State and local governments typically must make do with a small number of full-time IT staffers. By allowing IT shops to manage their compute, storage and networking from a “single pane of glass,” HCI dramatically simplifies the management burden.
DISCOVER: How municipalities are making the most of HCI solutions.
2. HCI Is Proven to be Flexible and Cost-Effective
Virtual desktop infrastructure has been a popular choice among state and local governments in recent years, as the VDI model centralizes management and provides more flexibility for employee workstations. This has been beneficial for government and businesses alike during the COVID-19 pandemic as many employees shifted to working from home.

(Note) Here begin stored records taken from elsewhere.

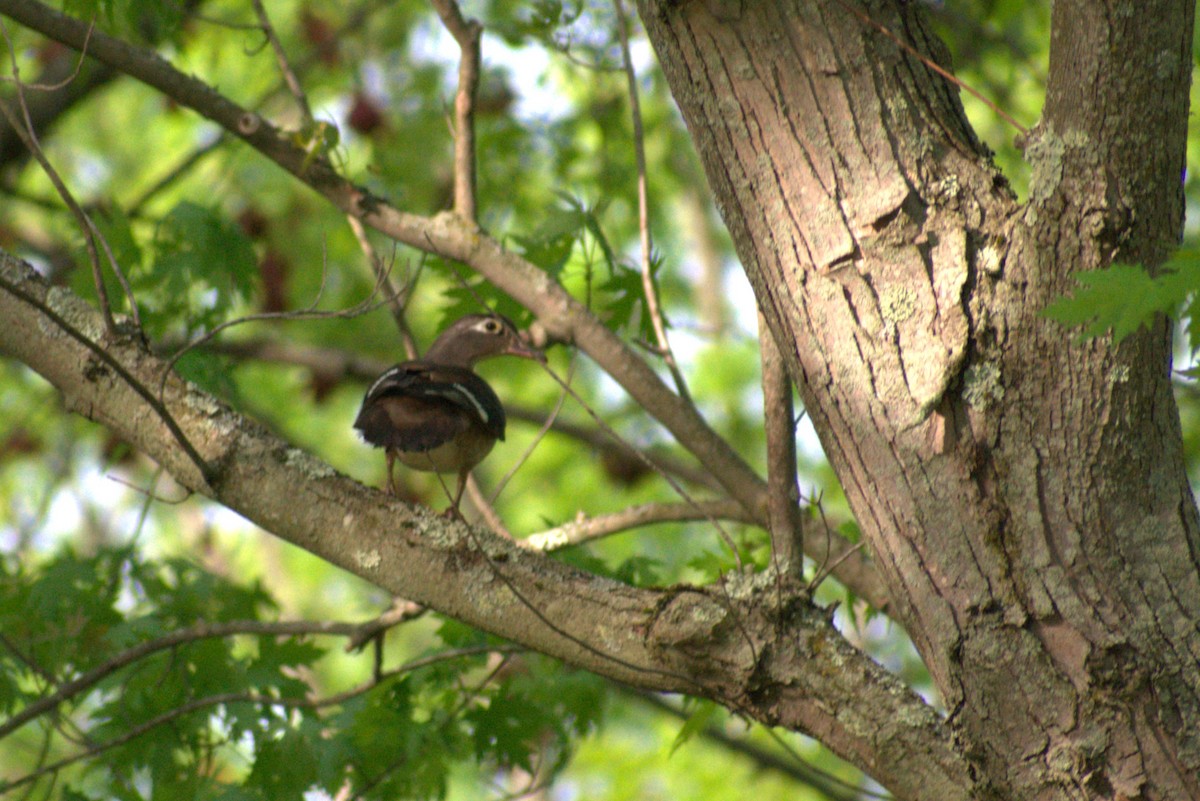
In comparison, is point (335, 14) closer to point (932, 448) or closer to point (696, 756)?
point (696, 756)

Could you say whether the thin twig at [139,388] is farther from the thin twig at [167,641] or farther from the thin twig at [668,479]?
the thin twig at [668,479]

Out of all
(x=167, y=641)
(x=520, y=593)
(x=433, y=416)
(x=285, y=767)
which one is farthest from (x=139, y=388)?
(x=285, y=767)

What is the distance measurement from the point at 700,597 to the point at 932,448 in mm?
554

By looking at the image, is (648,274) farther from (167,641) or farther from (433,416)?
(167,641)

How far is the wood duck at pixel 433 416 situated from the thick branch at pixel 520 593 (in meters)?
0.49

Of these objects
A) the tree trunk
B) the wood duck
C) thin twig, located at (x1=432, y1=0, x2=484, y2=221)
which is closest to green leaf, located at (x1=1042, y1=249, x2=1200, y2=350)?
the tree trunk

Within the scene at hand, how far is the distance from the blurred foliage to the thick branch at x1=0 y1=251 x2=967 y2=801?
349 millimetres

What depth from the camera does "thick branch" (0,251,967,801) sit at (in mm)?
2375

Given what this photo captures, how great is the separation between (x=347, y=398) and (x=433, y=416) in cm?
729

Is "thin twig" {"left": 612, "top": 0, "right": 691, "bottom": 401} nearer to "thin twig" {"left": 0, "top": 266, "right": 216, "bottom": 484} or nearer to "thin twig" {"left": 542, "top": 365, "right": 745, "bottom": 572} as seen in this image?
"thin twig" {"left": 542, "top": 365, "right": 745, "bottom": 572}

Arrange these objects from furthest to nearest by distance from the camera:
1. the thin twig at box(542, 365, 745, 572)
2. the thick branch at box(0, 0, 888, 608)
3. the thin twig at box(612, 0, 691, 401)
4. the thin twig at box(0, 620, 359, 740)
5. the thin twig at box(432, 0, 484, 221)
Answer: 1. the thin twig at box(432, 0, 484, 221)
2. the thin twig at box(612, 0, 691, 401)
3. the thick branch at box(0, 0, 888, 608)
4. the thin twig at box(0, 620, 359, 740)
5. the thin twig at box(542, 365, 745, 572)

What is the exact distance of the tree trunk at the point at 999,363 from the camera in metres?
2.23

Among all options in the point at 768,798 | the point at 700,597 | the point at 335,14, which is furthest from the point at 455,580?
the point at 335,14

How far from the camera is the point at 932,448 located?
2334 mm
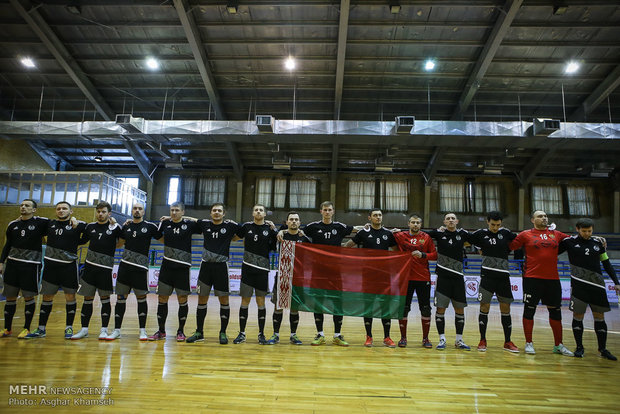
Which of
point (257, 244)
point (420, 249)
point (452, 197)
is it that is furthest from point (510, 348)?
point (452, 197)

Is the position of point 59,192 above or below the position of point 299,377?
above

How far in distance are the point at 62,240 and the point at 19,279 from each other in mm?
869

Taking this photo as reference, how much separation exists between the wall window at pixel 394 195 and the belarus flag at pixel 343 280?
52.8 ft

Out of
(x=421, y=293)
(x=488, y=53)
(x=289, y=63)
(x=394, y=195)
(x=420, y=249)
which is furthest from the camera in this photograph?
(x=394, y=195)

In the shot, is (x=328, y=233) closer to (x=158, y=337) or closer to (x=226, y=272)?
(x=226, y=272)

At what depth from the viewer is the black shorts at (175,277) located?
17.1ft

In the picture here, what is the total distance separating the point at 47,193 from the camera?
1891 centimetres

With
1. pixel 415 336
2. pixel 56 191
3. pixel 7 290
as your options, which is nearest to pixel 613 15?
pixel 415 336

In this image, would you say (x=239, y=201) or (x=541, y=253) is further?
(x=239, y=201)

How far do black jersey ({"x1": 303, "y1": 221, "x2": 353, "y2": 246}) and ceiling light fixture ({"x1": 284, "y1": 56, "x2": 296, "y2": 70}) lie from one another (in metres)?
9.90

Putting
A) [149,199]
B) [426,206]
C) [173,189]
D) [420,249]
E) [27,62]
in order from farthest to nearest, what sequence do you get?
1. [173,189]
2. [149,199]
3. [426,206]
4. [27,62]
5. [420,249]

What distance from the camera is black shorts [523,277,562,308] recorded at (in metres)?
5.22

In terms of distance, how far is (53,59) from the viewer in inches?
557

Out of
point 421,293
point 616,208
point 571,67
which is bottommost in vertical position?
point 421,293
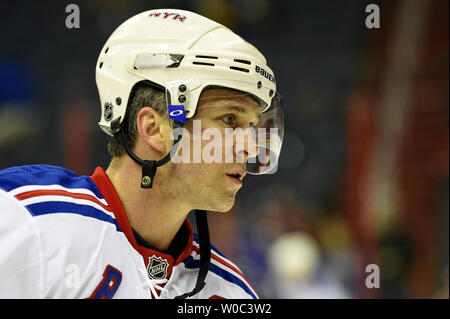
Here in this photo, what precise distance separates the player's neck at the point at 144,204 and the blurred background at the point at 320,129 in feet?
11.0

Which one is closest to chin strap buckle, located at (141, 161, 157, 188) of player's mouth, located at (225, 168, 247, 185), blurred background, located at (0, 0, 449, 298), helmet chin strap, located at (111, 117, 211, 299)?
helmet chin strap, located at (111, 117, 211, 299)

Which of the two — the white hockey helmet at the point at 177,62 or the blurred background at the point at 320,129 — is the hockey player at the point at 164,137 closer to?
the white hockey helmet at the point at 177,62

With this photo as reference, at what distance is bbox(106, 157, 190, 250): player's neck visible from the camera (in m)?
1.97

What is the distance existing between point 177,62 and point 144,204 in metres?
0.45

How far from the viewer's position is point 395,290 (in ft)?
19.2

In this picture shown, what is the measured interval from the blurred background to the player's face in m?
3.41

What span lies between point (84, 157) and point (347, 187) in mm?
2761

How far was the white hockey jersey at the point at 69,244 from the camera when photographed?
1574 millimetres

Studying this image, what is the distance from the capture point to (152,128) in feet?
6.54

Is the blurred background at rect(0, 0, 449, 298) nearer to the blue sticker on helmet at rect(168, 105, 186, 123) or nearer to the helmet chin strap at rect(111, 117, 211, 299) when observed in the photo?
the helmet chin strap at rect(111, 117, 211, 299)

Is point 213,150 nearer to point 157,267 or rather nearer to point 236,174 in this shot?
point 236,174

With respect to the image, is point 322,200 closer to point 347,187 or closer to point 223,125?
point 347,187

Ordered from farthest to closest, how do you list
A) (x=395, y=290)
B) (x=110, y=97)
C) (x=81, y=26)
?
(x=81, y=26) → (x=395, y=290) → (x=110, y=97)
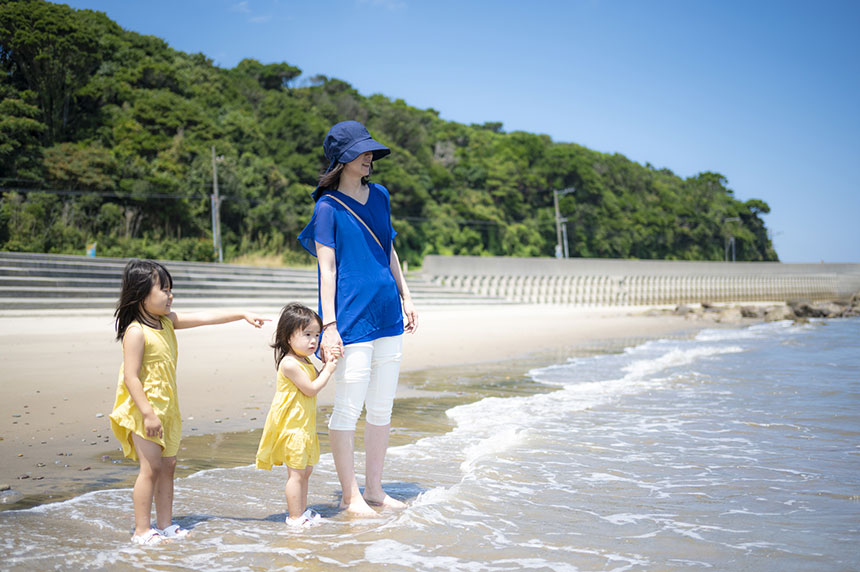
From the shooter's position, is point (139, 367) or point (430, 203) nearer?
point (139, 367)

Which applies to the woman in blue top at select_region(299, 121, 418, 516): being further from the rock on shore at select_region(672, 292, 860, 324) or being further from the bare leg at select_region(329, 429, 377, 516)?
the rock on shore at select_region(672, 292, 860, 324)

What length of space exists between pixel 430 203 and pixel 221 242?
17015 mm

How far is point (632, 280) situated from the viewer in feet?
122

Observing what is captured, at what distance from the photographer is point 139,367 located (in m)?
2.81

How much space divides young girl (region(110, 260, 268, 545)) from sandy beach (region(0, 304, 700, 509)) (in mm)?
891

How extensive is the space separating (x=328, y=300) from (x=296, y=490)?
2.89 feet

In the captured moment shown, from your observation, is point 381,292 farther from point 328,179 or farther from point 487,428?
point 487,428

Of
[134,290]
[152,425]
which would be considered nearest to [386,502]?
[152,425]

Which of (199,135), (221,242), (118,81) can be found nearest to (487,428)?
(221,242)

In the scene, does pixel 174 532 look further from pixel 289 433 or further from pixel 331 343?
pixel 331 343

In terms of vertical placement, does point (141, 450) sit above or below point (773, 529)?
above

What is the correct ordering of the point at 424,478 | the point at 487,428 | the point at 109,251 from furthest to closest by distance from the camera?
the point at 109,251 < the point at 487,428 < the point at 424,478

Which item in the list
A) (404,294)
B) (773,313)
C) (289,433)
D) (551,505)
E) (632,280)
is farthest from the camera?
(632,280)

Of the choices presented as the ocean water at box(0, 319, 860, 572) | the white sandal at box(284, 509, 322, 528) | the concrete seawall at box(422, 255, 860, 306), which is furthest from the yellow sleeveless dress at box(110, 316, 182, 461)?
the concrete seawall at box(422, 255, 860, 306)
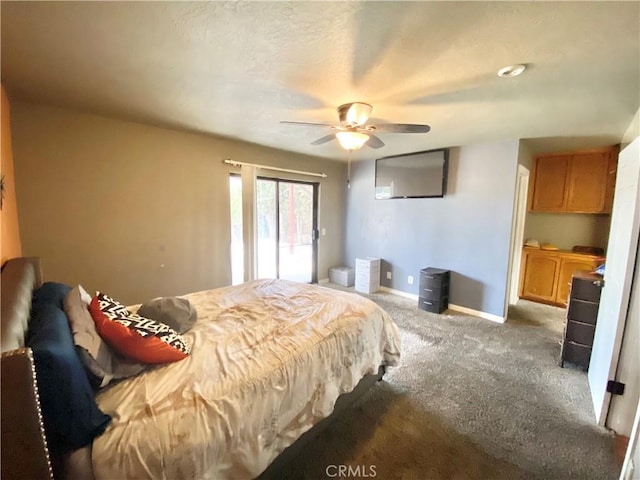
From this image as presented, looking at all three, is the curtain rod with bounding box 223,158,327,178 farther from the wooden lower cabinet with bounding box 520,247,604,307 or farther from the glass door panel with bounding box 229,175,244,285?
the wooden lower cabinet with bounding box 520,247,604,307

There are also a number of government-specific use cases — such as police patrol cars — for which VDI is a perfect long-term fit. Many organizations have found that hyperconvergence offers the best foundation on which to run their VDI environments, in part because of how storage and compute resources are pooled in HCI.
3. HCI Is an Efficient Use of Resources
When HCI first hit the market, some state and local governments shied away from the solution, in part because of its premium price point. That cost has begun to shrink. Furthermore, organizations often find that the total cost of ownership for HCI solutions is lower than for traditional infrastructure, due to more efficient use of IT resources and staff time.
Also, HCI can help agencies shift away from a capital expense financing model toward an operating expense model. While HCI does require an upfront investment, much of the expense comes in the form of recurring, predictable subscription fees.